Stemming

Stemming reduces words to their base or root form by removing suffixes. bun_nltk implements the Porter stemming algorithm with optimized native performance.

Quick Start

import { porterStemAscii } from "bun_nltk";

const word = "running";
const stem = porterStemAscii(word);
console.log(stem); // "run"

Porter Stemmer

The Porter stemmer is the most widely-used stemming algorithm for English.

Single Word Stemming

import { porterStemAscii } from "bun_nltk";

const examples = [
  "running",    // → "run"
  "flies",      // → "fli"
  "happily",    // → "happili"
  "organization", // → "organ"
  "studies",    // → "studi"
];

for (const word of examples) {
  const stem = porterStemAscii(word);
  console.log(`${word} → ${stem}`);
}

Signature:

function porterStemAscii(token: string): string

Input: Any ASCII word (lowercase recommended)
Output: Stemmed form of the word
Performance: Uses optimized native implementation

Stem Verbs

import { porterStemAscii } from "bun_nltk";

const verbs = [
  "running",   // → "run"
  "walked",    // → "walk"
  "flies",     // → "fli"
  "swimming",  // → "swim"
  "played",    // → "play"
];

const stems = verbs.map(porterStemAscii);
console.log(stems);

Stem Nouns

import { porterStemAscii } from "bun_nltk";

const nouns = [
  "cats",       // → "cat"
  "ponies",     // → "poni"
  "cities",     // → "citi"
  "churches",   // → "church"
];

const stems = nouns.map(porterStemAscii);
console.log(stems);

Stem Adjectives

import { porterStemAscii } from "bun_nltk";

const adjectives = [
  "happier",    // → "happier"
  "happiest",   // → "happiest"
  "beautiful",  // → "beauti"
  "careful",    // → "care"
];

const stems = adjectives.map(porterStemAscii);
console.log(stems);

Batch Operations

Process multiple words efficiently.

Stem Token Array

import { porterStemAsciiTokens } from "bun_nltk";

const tokens = ["running", "jumps", "played", "swimming"];
const stems = porterStemAsciiTokens(tokens);
console.log(stems);
// ["run", "jump", "play", "swim"]

Signature:

function porterStemAsciiTokens(tokens: string[]): string[]

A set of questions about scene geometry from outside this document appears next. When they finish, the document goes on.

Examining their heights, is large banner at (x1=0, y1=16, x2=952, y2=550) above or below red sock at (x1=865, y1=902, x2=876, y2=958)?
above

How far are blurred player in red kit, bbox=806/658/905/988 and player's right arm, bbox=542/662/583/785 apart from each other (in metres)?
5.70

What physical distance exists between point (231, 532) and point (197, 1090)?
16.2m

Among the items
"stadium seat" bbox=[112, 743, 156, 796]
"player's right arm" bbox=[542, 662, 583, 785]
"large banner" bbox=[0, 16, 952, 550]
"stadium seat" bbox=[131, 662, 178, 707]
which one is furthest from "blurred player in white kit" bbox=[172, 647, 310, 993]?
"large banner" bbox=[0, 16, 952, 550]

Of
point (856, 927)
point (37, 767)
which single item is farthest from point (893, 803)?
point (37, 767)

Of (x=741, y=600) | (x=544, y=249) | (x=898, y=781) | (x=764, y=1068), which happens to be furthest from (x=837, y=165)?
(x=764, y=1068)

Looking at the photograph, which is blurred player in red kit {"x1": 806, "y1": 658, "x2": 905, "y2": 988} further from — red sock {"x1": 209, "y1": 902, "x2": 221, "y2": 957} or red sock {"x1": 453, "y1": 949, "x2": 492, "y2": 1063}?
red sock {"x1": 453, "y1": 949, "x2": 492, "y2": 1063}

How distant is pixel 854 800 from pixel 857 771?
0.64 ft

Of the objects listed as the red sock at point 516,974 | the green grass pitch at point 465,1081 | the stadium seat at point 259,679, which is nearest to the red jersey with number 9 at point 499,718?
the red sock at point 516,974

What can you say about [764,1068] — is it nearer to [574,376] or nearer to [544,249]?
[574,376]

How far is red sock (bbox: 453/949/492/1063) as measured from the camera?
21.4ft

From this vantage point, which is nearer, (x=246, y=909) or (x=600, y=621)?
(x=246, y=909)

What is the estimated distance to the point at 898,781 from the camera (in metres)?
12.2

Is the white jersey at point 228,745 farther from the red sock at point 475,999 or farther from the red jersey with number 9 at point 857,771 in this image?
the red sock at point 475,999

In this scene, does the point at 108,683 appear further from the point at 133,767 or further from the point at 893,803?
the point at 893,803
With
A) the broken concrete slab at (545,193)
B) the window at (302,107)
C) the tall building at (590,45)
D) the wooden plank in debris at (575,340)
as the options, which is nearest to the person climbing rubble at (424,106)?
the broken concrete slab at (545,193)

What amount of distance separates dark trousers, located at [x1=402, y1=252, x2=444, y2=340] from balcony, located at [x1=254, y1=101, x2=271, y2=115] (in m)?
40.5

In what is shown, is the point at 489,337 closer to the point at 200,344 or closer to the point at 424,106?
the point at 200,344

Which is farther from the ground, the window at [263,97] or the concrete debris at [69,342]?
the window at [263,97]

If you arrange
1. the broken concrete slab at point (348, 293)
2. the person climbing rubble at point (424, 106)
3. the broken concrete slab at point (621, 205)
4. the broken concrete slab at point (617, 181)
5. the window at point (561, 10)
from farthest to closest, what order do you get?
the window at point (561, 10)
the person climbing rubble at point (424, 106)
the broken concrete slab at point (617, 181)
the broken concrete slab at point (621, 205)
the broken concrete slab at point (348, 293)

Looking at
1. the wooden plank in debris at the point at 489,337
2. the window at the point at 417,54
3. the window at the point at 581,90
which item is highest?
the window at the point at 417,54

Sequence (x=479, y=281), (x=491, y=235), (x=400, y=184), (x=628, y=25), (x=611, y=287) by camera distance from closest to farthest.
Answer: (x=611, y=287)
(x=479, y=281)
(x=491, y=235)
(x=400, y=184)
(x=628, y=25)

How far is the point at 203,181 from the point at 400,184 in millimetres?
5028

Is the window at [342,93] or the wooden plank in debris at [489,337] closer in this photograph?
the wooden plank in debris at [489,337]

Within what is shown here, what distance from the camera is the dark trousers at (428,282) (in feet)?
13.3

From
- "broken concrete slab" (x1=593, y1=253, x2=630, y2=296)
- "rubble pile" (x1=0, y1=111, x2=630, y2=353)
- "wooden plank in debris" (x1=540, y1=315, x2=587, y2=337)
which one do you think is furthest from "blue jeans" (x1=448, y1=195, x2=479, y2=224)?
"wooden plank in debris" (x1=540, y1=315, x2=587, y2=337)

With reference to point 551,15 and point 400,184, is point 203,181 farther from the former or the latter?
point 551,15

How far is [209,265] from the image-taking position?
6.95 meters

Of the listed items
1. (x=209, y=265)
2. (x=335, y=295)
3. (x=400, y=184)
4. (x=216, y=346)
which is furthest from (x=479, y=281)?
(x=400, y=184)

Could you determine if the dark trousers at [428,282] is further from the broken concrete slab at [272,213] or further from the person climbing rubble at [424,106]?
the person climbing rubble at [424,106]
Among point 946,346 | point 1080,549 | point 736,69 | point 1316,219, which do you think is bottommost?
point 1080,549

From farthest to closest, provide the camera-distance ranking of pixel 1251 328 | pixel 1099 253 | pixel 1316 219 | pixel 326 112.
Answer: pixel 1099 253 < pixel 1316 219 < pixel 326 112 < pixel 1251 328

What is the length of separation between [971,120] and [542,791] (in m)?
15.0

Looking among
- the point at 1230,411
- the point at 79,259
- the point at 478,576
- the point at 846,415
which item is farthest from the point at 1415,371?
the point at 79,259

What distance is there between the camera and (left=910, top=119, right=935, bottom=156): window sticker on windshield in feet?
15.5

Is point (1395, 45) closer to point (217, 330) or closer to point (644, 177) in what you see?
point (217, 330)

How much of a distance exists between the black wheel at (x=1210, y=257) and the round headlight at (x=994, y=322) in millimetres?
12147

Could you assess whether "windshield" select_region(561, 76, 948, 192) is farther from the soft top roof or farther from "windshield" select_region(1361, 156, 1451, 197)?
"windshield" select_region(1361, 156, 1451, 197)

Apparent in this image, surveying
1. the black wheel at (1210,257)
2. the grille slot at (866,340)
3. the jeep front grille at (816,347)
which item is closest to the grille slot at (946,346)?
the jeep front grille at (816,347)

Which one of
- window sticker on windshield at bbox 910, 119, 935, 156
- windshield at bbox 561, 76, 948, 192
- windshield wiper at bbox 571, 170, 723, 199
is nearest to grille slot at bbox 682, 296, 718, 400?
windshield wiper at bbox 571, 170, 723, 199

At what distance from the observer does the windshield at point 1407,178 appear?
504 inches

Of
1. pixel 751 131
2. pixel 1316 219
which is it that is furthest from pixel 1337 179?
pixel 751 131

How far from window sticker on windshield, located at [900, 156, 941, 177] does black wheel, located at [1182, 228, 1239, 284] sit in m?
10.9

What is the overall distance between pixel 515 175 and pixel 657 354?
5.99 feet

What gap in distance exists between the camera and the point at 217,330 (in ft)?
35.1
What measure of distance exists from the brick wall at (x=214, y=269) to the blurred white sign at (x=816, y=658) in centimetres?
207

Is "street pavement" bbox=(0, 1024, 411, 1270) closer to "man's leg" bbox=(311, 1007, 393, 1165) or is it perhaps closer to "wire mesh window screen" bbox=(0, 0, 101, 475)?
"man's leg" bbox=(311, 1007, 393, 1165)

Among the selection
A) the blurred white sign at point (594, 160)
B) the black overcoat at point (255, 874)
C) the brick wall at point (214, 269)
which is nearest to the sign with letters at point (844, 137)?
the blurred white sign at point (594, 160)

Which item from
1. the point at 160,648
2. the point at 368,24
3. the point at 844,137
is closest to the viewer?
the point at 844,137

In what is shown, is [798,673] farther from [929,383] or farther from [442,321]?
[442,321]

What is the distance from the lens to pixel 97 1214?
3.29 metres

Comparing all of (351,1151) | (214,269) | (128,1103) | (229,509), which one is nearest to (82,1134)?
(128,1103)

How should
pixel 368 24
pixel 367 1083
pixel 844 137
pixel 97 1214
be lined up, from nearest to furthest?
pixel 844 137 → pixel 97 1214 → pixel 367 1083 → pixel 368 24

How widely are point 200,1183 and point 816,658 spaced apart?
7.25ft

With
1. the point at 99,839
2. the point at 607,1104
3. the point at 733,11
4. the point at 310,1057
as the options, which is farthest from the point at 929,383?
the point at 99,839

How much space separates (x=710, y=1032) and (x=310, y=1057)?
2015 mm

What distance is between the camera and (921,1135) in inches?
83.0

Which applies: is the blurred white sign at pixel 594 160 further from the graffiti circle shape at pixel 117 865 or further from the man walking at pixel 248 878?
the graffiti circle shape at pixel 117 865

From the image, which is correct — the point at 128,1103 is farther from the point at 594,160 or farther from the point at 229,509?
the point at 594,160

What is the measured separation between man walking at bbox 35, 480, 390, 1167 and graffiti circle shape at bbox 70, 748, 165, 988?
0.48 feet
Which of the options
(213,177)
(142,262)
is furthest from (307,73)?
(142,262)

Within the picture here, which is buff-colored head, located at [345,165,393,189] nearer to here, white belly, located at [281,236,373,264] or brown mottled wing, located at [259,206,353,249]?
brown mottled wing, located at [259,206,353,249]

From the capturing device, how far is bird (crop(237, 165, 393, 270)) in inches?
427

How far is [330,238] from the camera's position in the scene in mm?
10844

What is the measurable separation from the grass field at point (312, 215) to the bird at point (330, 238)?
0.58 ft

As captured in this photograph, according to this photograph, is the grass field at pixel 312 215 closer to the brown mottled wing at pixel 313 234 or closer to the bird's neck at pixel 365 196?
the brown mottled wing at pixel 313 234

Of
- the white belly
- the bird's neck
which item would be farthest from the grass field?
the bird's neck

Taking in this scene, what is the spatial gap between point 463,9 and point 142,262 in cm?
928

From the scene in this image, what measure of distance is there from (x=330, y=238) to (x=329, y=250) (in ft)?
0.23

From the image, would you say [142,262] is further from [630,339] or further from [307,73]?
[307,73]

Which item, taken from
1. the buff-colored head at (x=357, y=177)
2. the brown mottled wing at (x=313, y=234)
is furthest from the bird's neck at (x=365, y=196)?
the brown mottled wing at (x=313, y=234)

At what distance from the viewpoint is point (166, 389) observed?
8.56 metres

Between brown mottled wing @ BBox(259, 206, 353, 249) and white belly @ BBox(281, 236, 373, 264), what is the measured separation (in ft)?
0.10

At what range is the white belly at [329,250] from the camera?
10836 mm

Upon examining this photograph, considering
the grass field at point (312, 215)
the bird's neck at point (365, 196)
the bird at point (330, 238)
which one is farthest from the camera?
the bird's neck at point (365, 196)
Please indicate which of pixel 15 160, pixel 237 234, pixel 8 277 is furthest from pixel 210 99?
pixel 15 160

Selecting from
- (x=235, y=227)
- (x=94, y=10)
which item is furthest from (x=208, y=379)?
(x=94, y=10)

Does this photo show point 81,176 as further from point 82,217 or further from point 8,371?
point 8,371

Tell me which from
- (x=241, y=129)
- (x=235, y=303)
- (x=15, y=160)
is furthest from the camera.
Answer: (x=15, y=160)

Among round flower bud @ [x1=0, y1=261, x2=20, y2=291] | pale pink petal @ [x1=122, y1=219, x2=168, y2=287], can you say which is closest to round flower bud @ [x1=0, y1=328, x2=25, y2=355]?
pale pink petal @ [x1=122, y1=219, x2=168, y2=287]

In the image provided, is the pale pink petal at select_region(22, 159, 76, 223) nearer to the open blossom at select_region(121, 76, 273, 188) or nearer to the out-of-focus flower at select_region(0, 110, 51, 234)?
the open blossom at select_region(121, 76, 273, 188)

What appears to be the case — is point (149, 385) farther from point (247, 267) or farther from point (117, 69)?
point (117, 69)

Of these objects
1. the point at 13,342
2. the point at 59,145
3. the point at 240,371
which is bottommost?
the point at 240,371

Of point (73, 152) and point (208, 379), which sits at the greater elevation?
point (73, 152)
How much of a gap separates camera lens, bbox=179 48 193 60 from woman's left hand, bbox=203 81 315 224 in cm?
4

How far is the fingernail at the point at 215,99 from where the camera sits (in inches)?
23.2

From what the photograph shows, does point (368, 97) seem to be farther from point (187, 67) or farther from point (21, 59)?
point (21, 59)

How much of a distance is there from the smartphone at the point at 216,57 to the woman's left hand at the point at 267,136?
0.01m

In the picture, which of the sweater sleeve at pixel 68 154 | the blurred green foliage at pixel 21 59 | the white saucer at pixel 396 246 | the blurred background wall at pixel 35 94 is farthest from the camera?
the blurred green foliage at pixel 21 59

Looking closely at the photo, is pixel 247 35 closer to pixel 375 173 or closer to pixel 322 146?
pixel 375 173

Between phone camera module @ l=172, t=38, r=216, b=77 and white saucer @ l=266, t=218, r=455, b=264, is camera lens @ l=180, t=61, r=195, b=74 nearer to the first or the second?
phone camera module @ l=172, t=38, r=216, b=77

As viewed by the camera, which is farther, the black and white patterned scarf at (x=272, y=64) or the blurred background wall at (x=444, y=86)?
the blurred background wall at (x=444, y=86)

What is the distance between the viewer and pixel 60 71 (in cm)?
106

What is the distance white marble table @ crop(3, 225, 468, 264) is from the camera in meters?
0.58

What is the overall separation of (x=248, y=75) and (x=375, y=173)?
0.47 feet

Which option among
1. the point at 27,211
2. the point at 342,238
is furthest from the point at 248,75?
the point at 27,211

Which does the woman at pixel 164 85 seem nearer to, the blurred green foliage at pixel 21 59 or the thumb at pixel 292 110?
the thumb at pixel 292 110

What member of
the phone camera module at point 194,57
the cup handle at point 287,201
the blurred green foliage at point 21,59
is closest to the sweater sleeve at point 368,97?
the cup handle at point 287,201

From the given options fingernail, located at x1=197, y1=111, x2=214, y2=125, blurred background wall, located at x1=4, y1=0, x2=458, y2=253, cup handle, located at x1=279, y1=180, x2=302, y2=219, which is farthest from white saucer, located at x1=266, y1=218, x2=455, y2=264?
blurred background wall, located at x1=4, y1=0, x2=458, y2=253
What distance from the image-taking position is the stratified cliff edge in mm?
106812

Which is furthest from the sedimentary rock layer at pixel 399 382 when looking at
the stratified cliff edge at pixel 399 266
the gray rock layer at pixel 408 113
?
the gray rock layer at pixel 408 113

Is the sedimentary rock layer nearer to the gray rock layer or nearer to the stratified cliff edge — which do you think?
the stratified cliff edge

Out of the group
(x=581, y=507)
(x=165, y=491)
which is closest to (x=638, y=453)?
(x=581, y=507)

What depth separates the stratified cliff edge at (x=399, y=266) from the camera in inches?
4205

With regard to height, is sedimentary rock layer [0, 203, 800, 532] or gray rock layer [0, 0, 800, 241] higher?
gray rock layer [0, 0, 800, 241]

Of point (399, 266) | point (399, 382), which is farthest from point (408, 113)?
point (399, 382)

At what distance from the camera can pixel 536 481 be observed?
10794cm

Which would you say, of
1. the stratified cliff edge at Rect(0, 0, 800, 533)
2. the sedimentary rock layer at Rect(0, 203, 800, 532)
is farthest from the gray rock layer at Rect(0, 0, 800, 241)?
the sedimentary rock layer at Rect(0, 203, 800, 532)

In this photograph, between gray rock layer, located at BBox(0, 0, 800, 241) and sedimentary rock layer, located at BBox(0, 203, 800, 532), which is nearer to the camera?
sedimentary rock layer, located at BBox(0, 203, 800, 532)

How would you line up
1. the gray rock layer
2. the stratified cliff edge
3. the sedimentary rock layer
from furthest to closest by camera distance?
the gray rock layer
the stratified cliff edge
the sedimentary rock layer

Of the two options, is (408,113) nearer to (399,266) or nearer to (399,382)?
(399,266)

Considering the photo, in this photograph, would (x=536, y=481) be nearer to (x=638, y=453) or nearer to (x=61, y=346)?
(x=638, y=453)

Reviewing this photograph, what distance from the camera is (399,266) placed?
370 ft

Pipeline with Tokenization

import { tokenizeAsciiNative, porterStemAsciiTokens } from "bun_nltk";

const text = "The cats are running and jumping";

// Tokenize
const tokens = tokenizeAsciiNative(text);
// ["the", "cats", "are", "running", "and", "jumping"]

// Stem
const stems = porterStemAsciiTokens(tokens);
// ["the", "cat", "are", "run", "and", "jump"]

Process Documents

import { tokenizeAsciiNative, porterStemAsciiTokens } from "bun_nltk";

const documents = [
  "The dogs are running in circles",
  "Cats jump over fences",
  "Birds fly through the skies"
];

const stemmedDocs = documents.map(doc => {
  const tokens = tokenizeAsciiNative(doc);
  const stems = porterStemAsciiTokens(tokens);
  return stems.join(" ");
});

console.log(stemmedDocs);
// [
//   "the dog are run in circl",
//   "cat jump over fenc",  
//   "bird fli through the ski"
// ]

Common Use Cases

Search Query Normalization

import { tokenizeAsciiNative, porterStemAsciiTokens } from "bun_nltk";

function normalizeQuery(query: string): string[] {
  const tokens = tokenizeAsciiNative(query);
  return porterStemAsciiTokens(tokens);
}

const userQuery = "running shoes for athletes";
const normalized = normalizeQuery(userQuery);
console.log(normalized);
// ["run", "shoe", "for", "athlet"]

// Index documents with the same stemming
const document = "Best running shoe for professional athletes";
const docTerms = normalizeQuery(document);
// ["best", "run", "shoe", "for", "profession", "athlet"]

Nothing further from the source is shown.